Immuno-EM of tau filaments from the frontal cortex of sporadic and inherited AD cases. a 441 amino acid isoform of human tau and epitopes of repeat-specific antibodies. The amino-terminal inserts are labelled N1 and N2, with the microtubule-binding repeats being R1–R4. Black lines indicate the epitopes of antibodies BR136 (R1), Anti-4R (R2), BR135 (R3) and TauC4 (R4) that were used for immuno-EM. b, c Representative images from sporadic (b) and inherited (c) cases of AD before (−) and after (+) pronase treatment. Frontal cortex from 15 cases of typical sporadic AD and two cases of inherited AD (mutation V717F in APP) were studied. Tau filaments from all the cases were decorated by BR136 and Anti-4R before pronase treatment, but not by BR135 or TauC4. Pronase treatment abolished labelling by BR136 and Anti-4R. PHFs were in the majority and SFs in the minority. Scale bar, 100 nm

Besides tau filaments from the four cases analysed by cryo-EM (cases 1–3 and 16), we also looked at tau filaments from the frontal cortex of 12 additional cases of sporadic AD (patients 4–15) and one more case of dominantly inherited AD (V717F in APP, patient 17) (Table 1). In all cases, extracted filaments consisted of a majority of PHFs and a minority of SFs. By negative-stain EM, antibodies BR136 and Anti-4R decorated the filaments from all cases before, but not after, pronase treatment. By contrast, BR135 and TauC4 did not decorate PHFs or SFs from the frontal cortex of cases 4–15 or case 17, either before or after pronase treatment (Fig. 3b, c, Online Resource 7). This suggests that residues 323–335 of R3 and 354–369 of R4 of tau are in the filament core, whereas residues 244–257 of R1 and 275–291 of R2 of tau lie in the fuzzy coat. These findings are consistent with the presence of the same tau sequences in the core of tau filaments in the frontal cortex of all the analysed cases (17 cases of sporadic AD and 2 cases of dominantly inherited AD).
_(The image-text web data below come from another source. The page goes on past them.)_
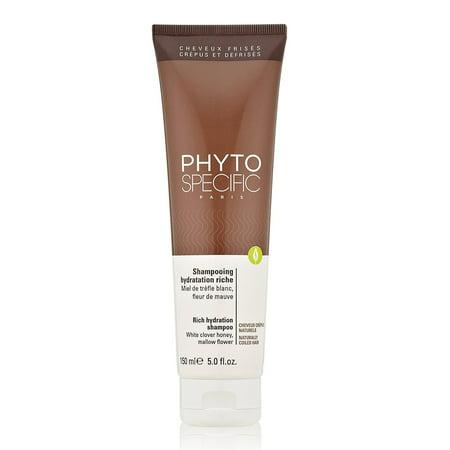 Phyto Phytospecific Rich Hydration Shampoo, 5 Oz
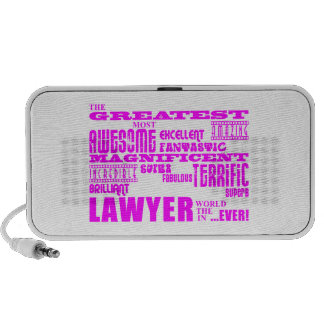 Lawyers : Pink Greatest Lawyer iPod Speakers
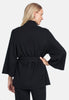 Wool Lounge Sweater - Black - Pierre Robert x Jenny Skavlan - Gensere - VILLOID.no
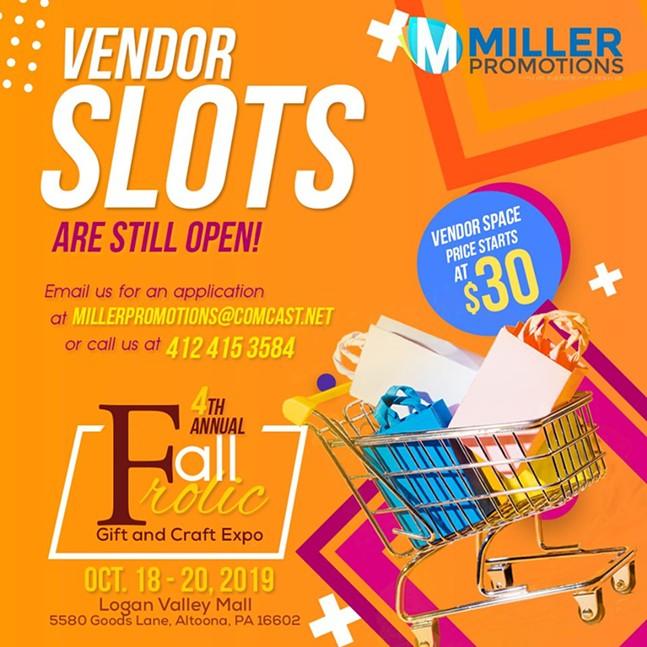 Calling all Vendors!!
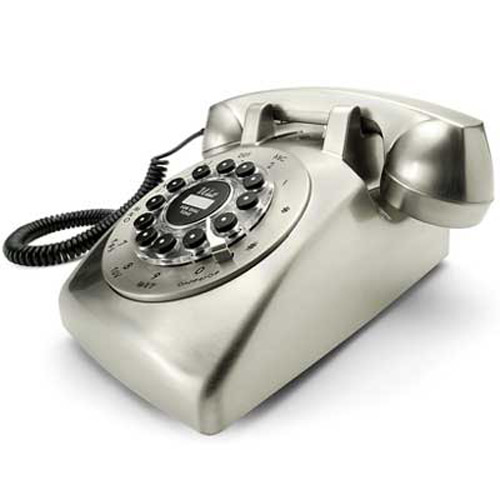 Retro Dreyfuss 500 Brushed Chrome Desk Phone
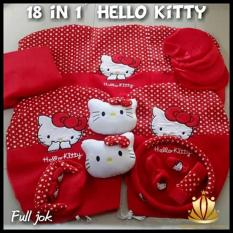 Sarung Jok Mobil / Bantal Mobil 18 in 1 / 18In1 HK Hello Kitty RW HT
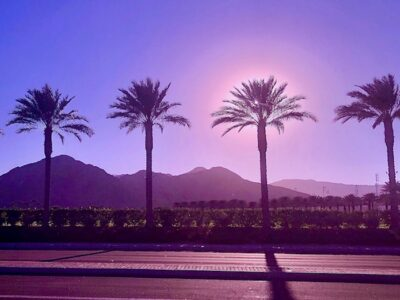 Things to do in Palm Springs at night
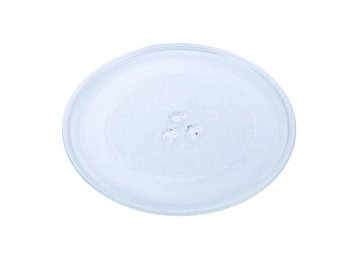 Náhradní talíř do mikrovlnné trouby průměr 288 mm se třemi výstupky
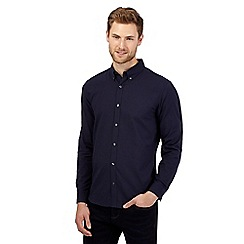 J by Jasper Conran - Navy seer sucker striped shirt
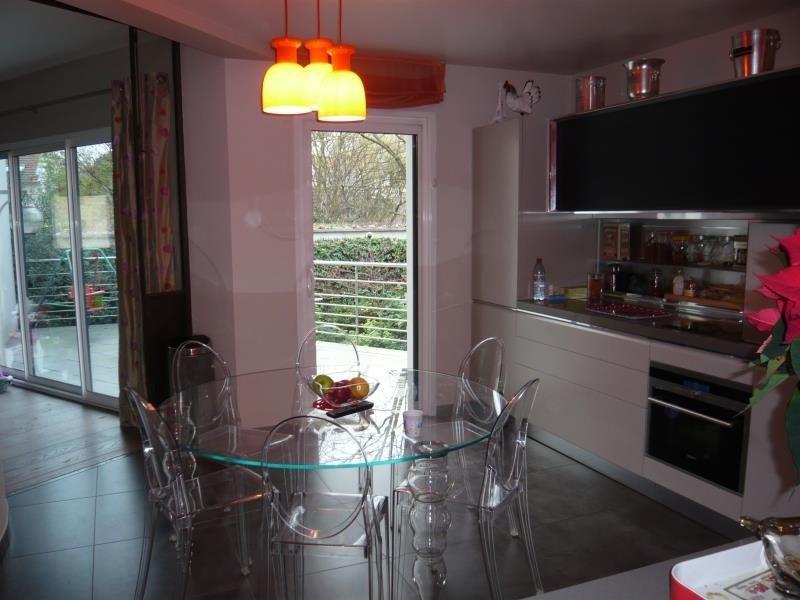 Vente de prestige maison / villa Bagneux 1580000€ - Photo 6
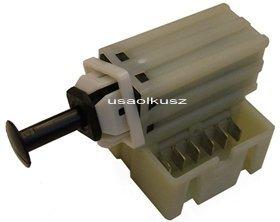 Oryginalny MOPAR włącznik świateł STOP Chrysler Saratoga  1994-1995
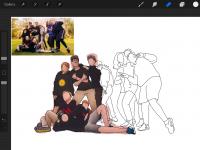 Work in progress¿?
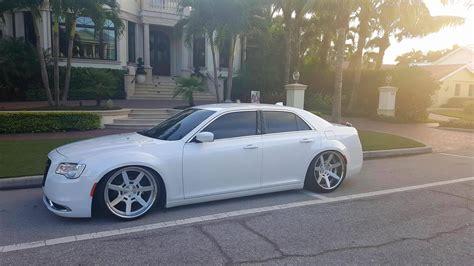 chrysler 300 limited wheels fs chrysler forum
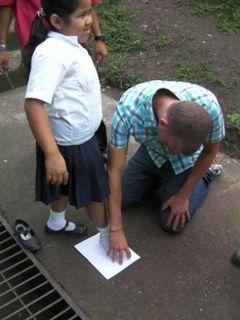 Measuring Feet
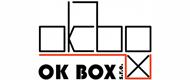 OK BOX s.r.o.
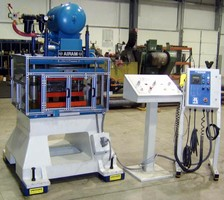 Pneumatic Press offers capability for progressive die work.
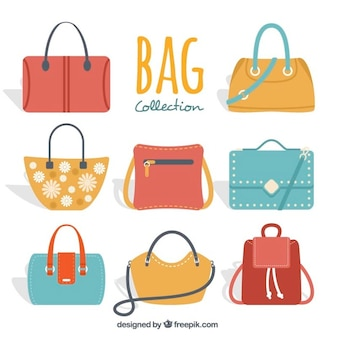 Set of colorful woman's handbags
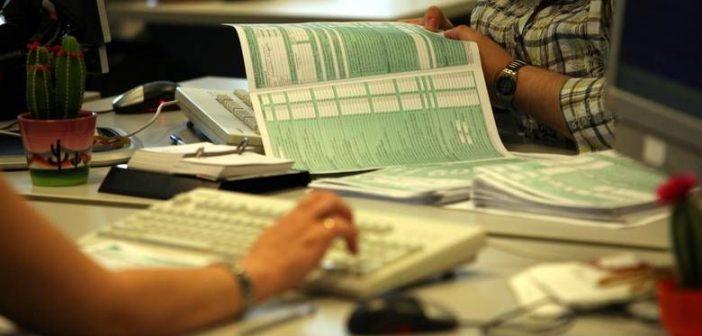 Υποβολή φορολογικών δηλώσεων: Της τελευταίας στιγμής οι Αγρινιώτες
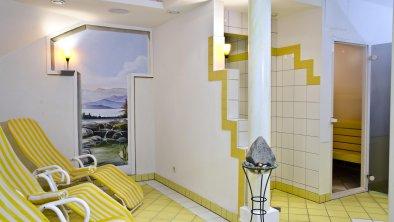 Sauna IV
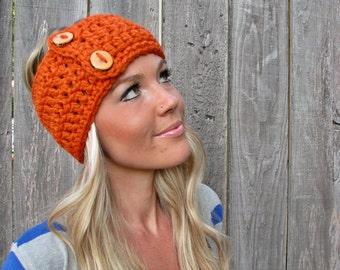 Lamb's Wool Wrap Headband Hair Accessory Band Fashion Neckwarmer Scarf In Pumpkin w/ Reclaimed Wood Buttons Adjustable Girl Woman Boy Men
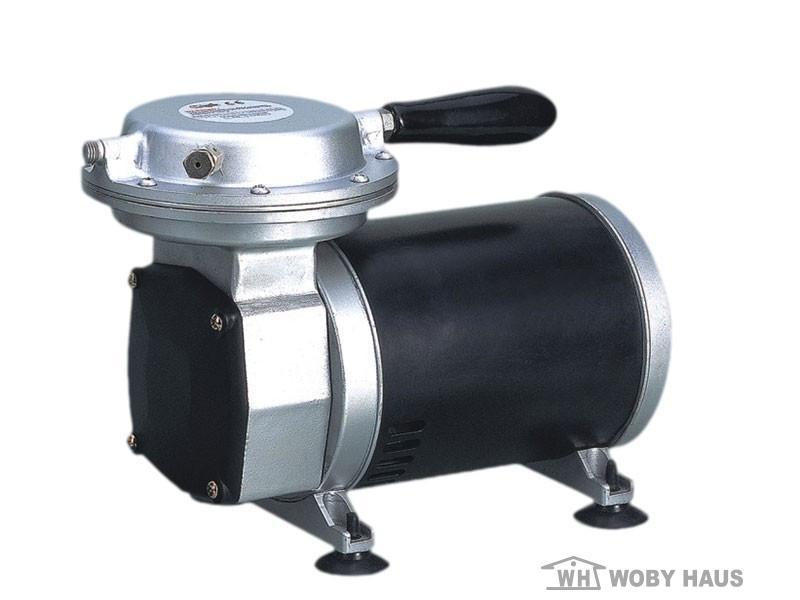 KOMPRESOR W-DK 250 AB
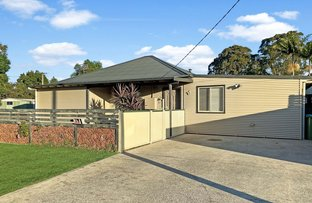 Picture of 125 Tuggerawong Road, Wyongah NSW 2259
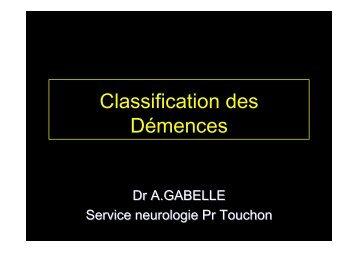 Classification des Démences
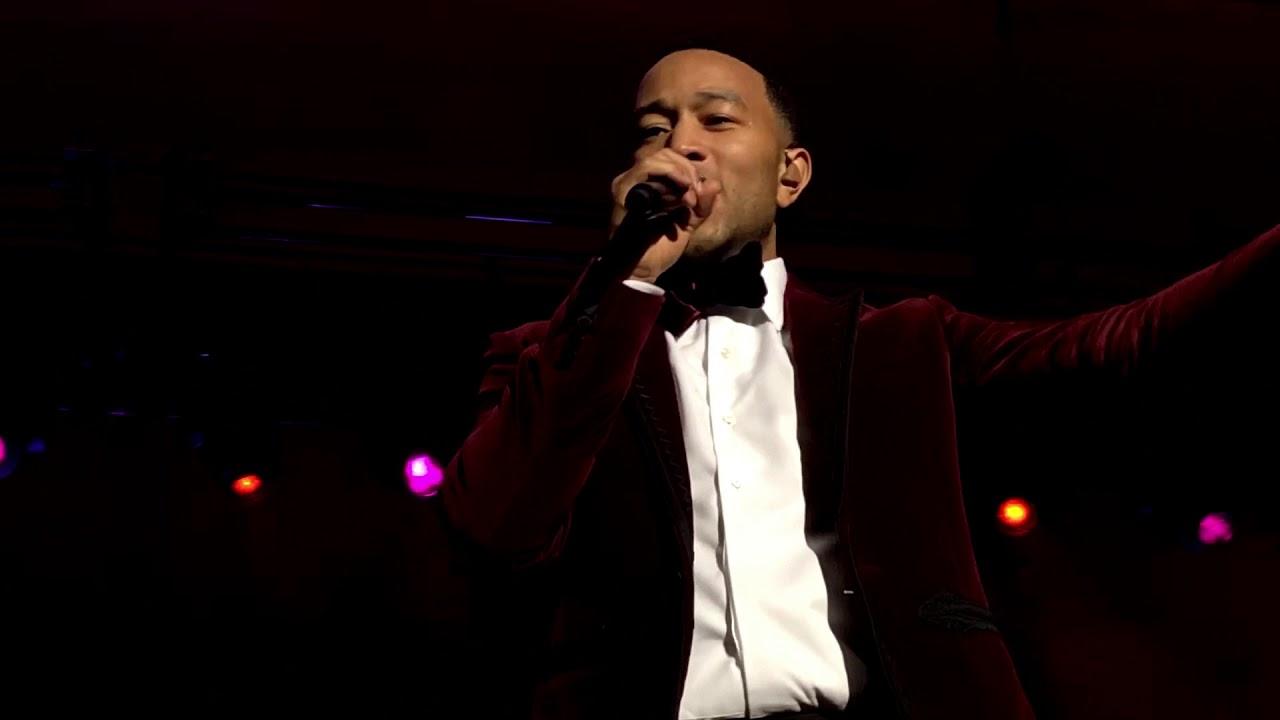 John Legend - A Legendary Christmas Tour - Live!
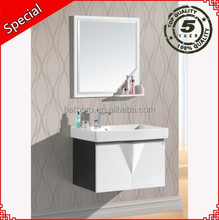 Washroom fashion decor water-proof large wooden cabinet and vanity combo BP1021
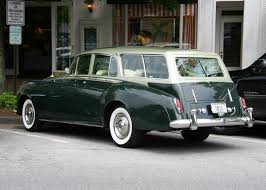 antique rolls royce for sale commercial rolls royce and bentley u0027s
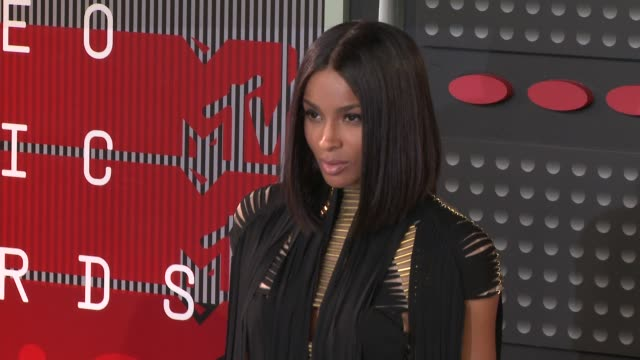 ciara at the 2015 mtv video music awards at microsoft theater on august 30 2015 in los angeles california - microsoft theater los angeles stock videos and b-roll footage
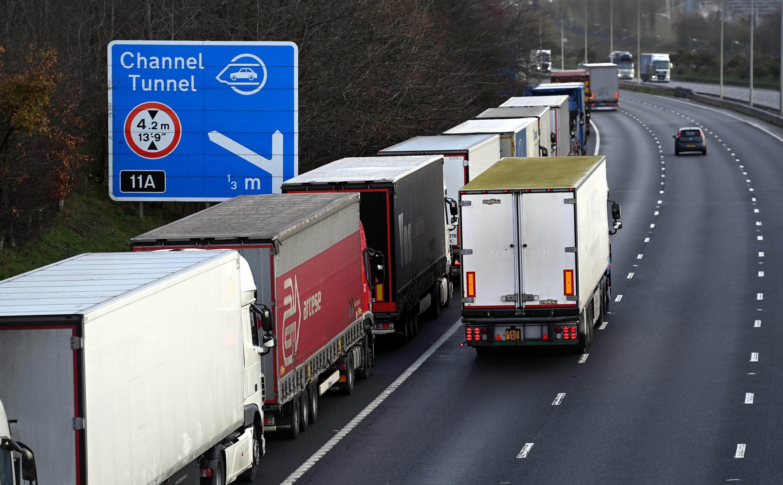 Efectul Brexit: Exporturile din Marea Britanie în UE au scăzut cu 68% în ianuarie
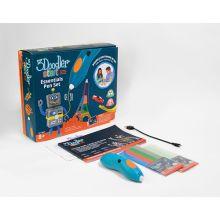3Doodler Start | Basissæt inkl. pen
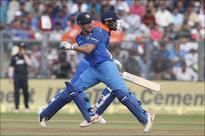 Kohli rues poor batting by Team India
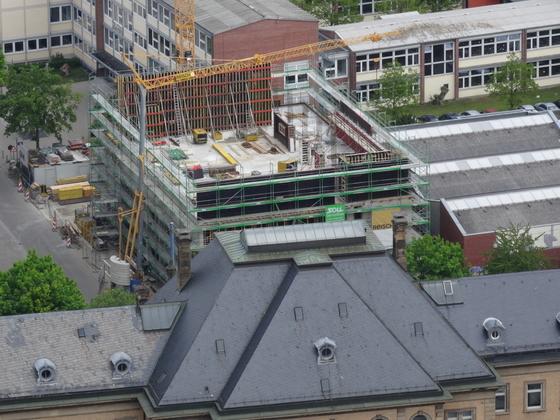 Ulm Olgastraße Stapelturnhalle Mai 2014 (1)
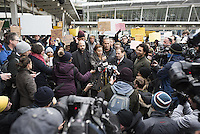 www.acepixs.com<br /> <br /> January 28 2017, New York City<br /> <br /> Hameed Khalid Darweesh  celebrates his release from Immigration at JFK Airport on January 28 2017 in New York City. Darweesh, who has been an Army interpreter in Iraq, was traveling with his wife and three kids when agents pulled him aside at John F. Kennedy International Airport following President Trump's controversial executive order that halted refugees and residents from predominantly Muslim countries from entering the United States <br /> <br /> By Line: Solar/ACE Pictures<br /> <br /> ACE Pictures Inc<br /> Tel: 6467670430<br /> Email: info@acepixs.com<br /> www.acepixs.com
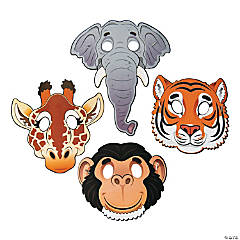 Paper Zoo Animal Masks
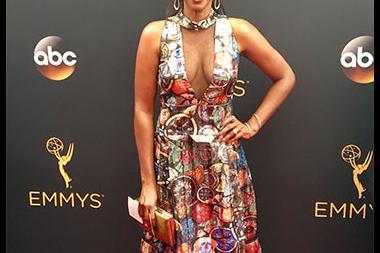 Kelsey Scott on the red carpet at the 2016 Primetime Emmys.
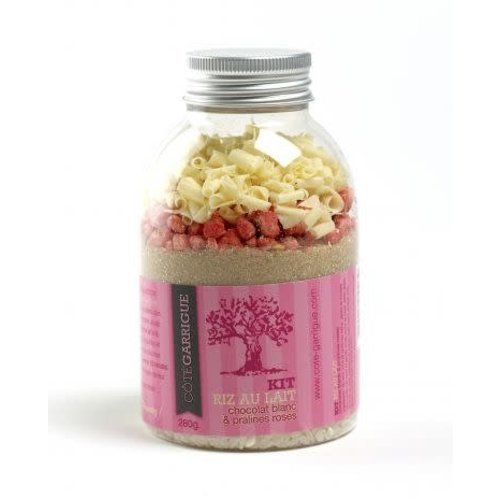 Kit rijstpap met witte chocolade en roosjes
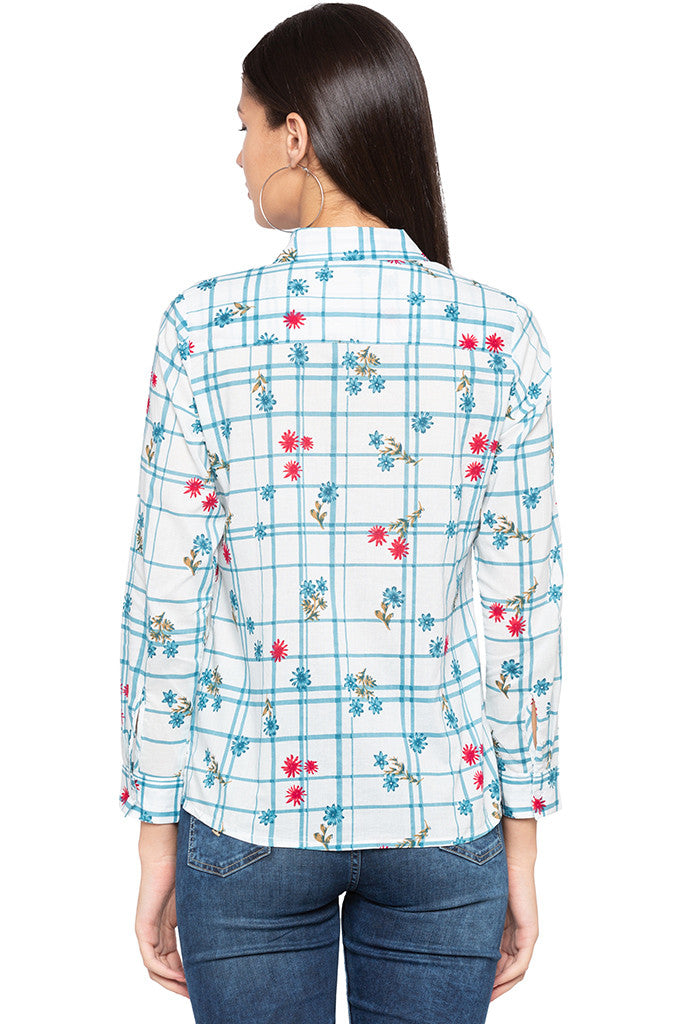 Checked Floral Print Shirt-3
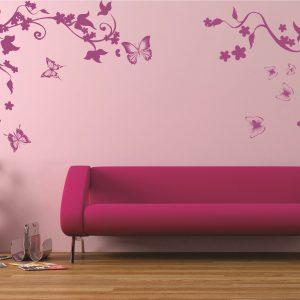 Sticker Floral 014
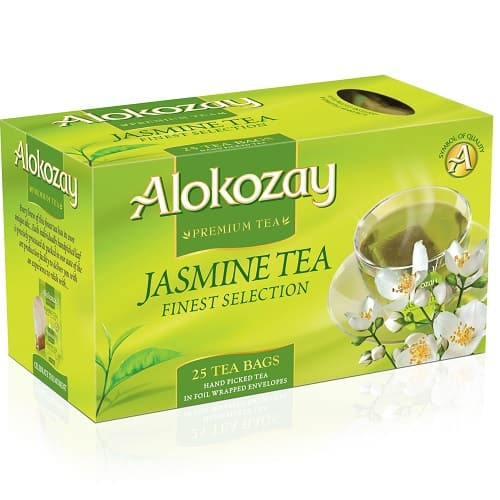 Чай Alokozay зеленый с жасмином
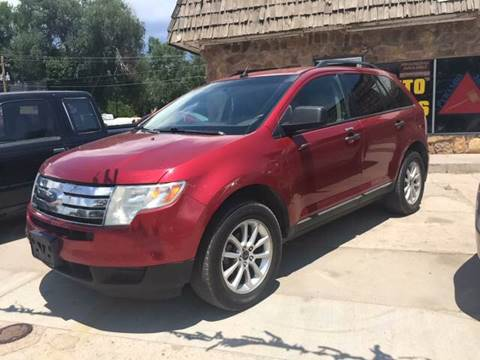 2008 Ford Edge for sale in Florence, CO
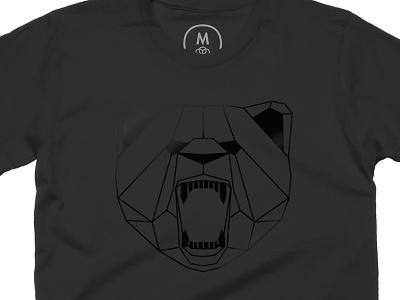 Rooooaaaaaarrrrrr cotton bureau geometric bear clothing illustration design tee tshirt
To extend our findings to different brain regions, we studied tau filaments from temporal, occipital, parietal, and cingulate cortices, as well as from thalamus, substantia innominata, and putamen of case 1 of sporadic AD, whose frontal cortex was used for cryo-EM and immuno-EM (Figs. 2, 4, Online Resource 7). In all regions, a majority of PHFs and a minority of SFs were in evidence. By immuno-EM, filaments were labelled by BR136 and Anti-4R before, but not after, pronase treatment, and not by BR135 or TauC4. This indicates that, in all brain regions examined, residues 323–335 of R3 and 354–369 of R4 are present in the core of the filaments, as in all cases of AD examined.
Fig. 4

Immuno-EM of tau filaments from the putamen of AD case 1. Representative images before (−) and after (+) pronase treatment. In addition to frontal cortex and putamen, temporal cortex, parietal cortex, cingulate cortex, thalamus, and substantia innominata from case 1 were also analysed. Tau filaments from all brain regions were decorated by BR136 and Anti-4R before pronase treatment, but not by BR135 or TauC4. Pronase treatment abolished labelling by BR136 and Anti-4R. PHFs were in the majority and SFs in the minority. Scale bar, 100 nm

PCA is an atypical form of sporadic AD with abundant tau filaments in the occipital cortex [9]. As in typical AD, a majority of PHFs and a minority of SFs were present in frontal and occipital cortices of cases 18 and 19. Tau filaments were decorated by BR136 and Anti-4R, but not by BR135 or TauC4 (Fig. 5, Online Resource 7). Following pronase treatment, the decoration by BR136 and Anti-4R was lost, suggesting also, for these cases, the presence of residues 323–335 of R3 and 354–369 of R4 of tau in the filament core.
Fig. 5

Immuno-EM of tau filaments from the occipital cortex of PCA cases. Representative images before (−) and after (+) pronase treatment. Occipital cortex from two cases of PCA, an atypical form of sporadic AD, was studied. Tau filaments from both cases were decorated by BR136 and Anti-4R before pronase treatment, but not by BR135 or TauC4. Pronase treatment abolished labelling by BR136 and Anti-4R. PHFs were in the majority and SFs in the minority. Scale bar, 100 nm

Discussion

The cryo-EM structures of the core of PHFs and SFs from the frontal cortex of four typical cases of AD (three sporadic and one inherited) showed a common protofilament fold. The filament structures from case 1 were reported in [14]. The structures from case 2 were of higher resolution than those of case 1, but the resolutions of structures from cases 3 and 16 were lower. The achievable resolution of filament structures from a given AD case is mainly determined by the number of filaments that can be extracted from brain. PHFs and SFs from all four cases were made of two protofilaments with a common cross-β/β-helix C-shaped architecture. The interfaces between the two protofilaments of both PHFs and SFs were the same in all four cases. These findings show that the PHF and SF structures are identical between sporadic (irrespective of APOE genotype) and inherited cases of AD.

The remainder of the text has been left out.